Truss, who has said she would temporarily scrap some green levies on bills, has yet to detail how she would provide further help beyond committing to an emergency Budget in September.
Bill Bullen, chief executive of Utilita, Britain’s ninth-biggest supplier with more than 800,000 customers, warned it was “very late in the day to introduce a new mechanism unless people are prepared to get extraordinarily busy in September”.
He also warned that the loan scheme proposal could cost his company millions of pounds in interest payments. “Even if the government is guaranteeing it so the interest rate is relatively low, it’s still a huge amount of money,” he said. “The default option really is we carry on with this EBS scheme and we make those numbers much bigger.”
Green Energy UK founder Doug Stewart said: “We are running out of time because winter is fast approaching and we don’t know what we are doing.”
The companies urged ministers to reconsider the price cap in the medium term. “It is an idea that has completely run its course,” said Pocklington.
Larger energy companies have insisted the new prime minister must examine all options. “Lots of ideas have been put forward and a robust review of all these options is needed,” said EDF Energy, the fourth-biggest supplier in Britain.

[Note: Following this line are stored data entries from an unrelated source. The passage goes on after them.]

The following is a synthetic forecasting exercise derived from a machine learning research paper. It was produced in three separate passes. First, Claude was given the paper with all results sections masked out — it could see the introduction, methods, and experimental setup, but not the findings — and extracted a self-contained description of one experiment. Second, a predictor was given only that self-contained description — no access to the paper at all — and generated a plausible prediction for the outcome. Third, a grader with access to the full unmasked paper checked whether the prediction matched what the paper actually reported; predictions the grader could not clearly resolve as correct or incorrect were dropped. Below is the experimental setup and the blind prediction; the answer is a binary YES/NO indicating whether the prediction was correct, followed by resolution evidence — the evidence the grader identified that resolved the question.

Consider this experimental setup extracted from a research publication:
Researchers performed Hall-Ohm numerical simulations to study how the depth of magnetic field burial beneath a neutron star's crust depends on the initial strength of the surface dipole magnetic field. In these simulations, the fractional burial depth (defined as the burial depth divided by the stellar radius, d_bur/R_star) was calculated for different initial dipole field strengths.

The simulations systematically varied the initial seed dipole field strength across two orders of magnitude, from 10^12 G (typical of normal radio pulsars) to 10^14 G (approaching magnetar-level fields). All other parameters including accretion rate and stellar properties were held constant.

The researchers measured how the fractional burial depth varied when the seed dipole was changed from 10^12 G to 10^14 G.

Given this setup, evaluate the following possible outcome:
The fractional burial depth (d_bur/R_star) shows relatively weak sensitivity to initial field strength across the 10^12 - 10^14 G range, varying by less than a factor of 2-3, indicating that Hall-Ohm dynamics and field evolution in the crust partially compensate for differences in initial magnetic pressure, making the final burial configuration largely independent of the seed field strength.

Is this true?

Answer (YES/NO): YES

In response, Truss’s campaign team said that tax cuts and supply-side reform was the “most effective way” of dealing with the cost of living. Sunak’s team said Truss’s plan was “rapidly falling apart” and would be “far too late”.
The rising cost of the energy crisis was underlined by National Grid when it warned that the costs of keeping up to three of the UK’s coal-fired power stations open this winter could be as high as £420mn The government ordered the plants, which were due to close in September, to be put on standby as part of emergency measures for the colder months in case of a Europe-wide gas shortage.